*TEXT PROVIDED*
BEGIN
I am getting married on Nov. 21. During the early stages of planning, I had dreams of a 12-piece Motown-style band, an open bar and a 500-person guest list. Then, I got smacked in the face with the one word every bride dreads: budget.
The average wedding these days costs just around $28,000. My parents divorced seven years ago, and although they knew at some point I would be married, I don’t believe they expected their youngest child to get engaged during the biggest economic downturn in decades. Needless to say, my high expectations were kicked in the rear when these words were uttered, “Your budget is $15,000.”
As an event consultant who also happens to be planning her own wedding, I’m here to share with you six things every budget-conscious bride needs to know to cut costs at her wedding.
1. Use Your Resources
Does your mom still have her wedding dress in her closet? Yes, I can imagine – It probably has long sleeves and lace and smells like vinegar. Pull it out, try it on. Can you cut the sleeves off? Can you find a seamstress who can turn that dress in to your vision?
Do you have a friend who is musically talented? Ask that person to play at your rehearsal dinner or even during your ceremony. It will save you money and add a sweet personal touch to your big day.
My future mother in law does beautiful calligraphy. Now I’m not saying every person’s mother in law does calligraphy, and even if they did, it’s possible that she doesn’t want to use that talent for your wedding. My point is: Look to the people who are close to you. It’s the one time in your life that it will actually be hard for them to say no!
2. Rely on Referrals
One of the first vendors I booked was my caterer. I immediately asked her to recommend other vendors I needed, and she led me to my florist and helped me pick my reception spot. With her guidance, I was led to the right people. I feel at ease and comfortable knowing that my wedding day will be beautiful.
END
*EXERCISE REQUIREMENTS*
• a. In the wedding budget text, what budget was the writer told she had for her wedding?
• b. Continue the piece on cutting wedding costs from the point where it stops.

*PROVIDED DATA*
BEGIN
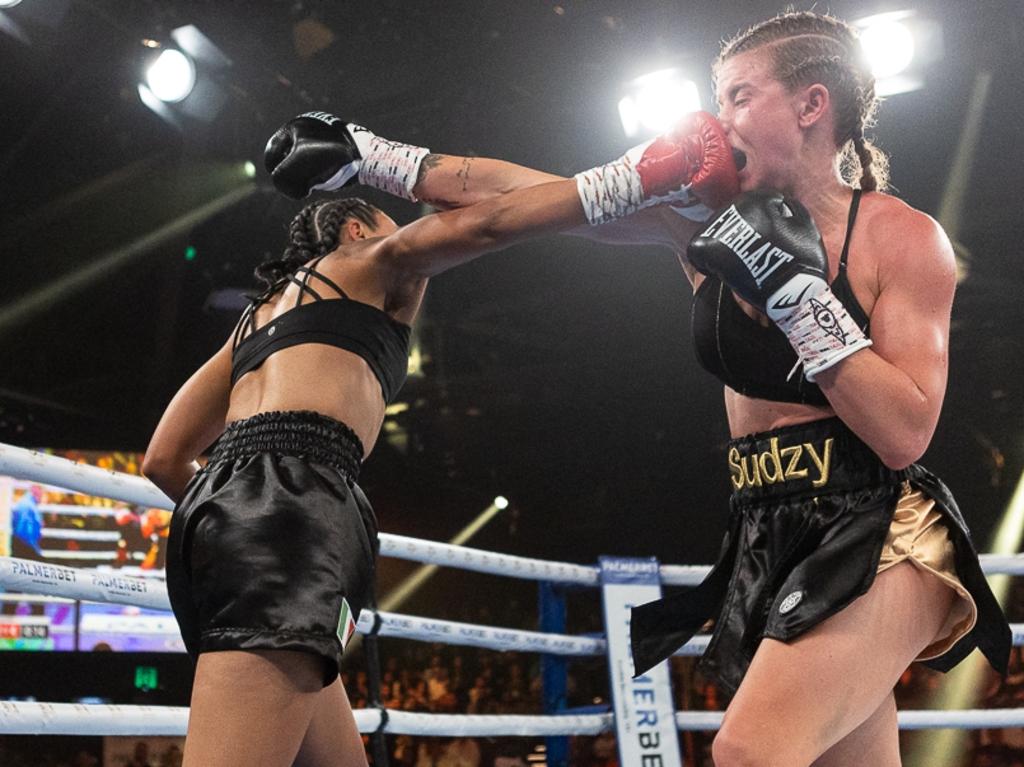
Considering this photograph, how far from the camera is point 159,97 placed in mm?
END
*RESPONSES IN ORDER*
• a. $15,000.

• b.
Pick your vendors’ brains and ask for recommendations. At Party Reflections, we frequently make referrals when we see a good fit. And many clients have asked us for testimonials or a portfolio to verify that we, ourselves, are a trustworthy vendor. Never stop short at knowing you are in good hands!
3. Be Honest
Another good point to consider when interviewing potential vendors is to be honest. If you have $1,200 to spend on photography, tell that to the photographer! A lot of professionals are willing to come up with a custom package to fit within your budget. Don’t be scared to tell them how much you have to spend in fear that they will turn you down. We want you as a client. You are exactly why we do what we do!
Most often, girls love projects. How much fun would it be for you and your bridesmaids to get together, share some champagne and do a collage for the bridesmaids luncheon or rehearsal dinner? Some easy (and cost affective) do-it-yourself projects include programs, goody bags, invitations, save-the-date cards, guest souvenirs, centerpieces, paper bouquets ... and the list goes on!
5. Get Online
The information out there is endless. Blogs and sites are great for finding out things like what months are slowest for wedding vendors – which is valuable info (literally)! If you get married during an off-season month, it is highly likely that your vendors could be running specials.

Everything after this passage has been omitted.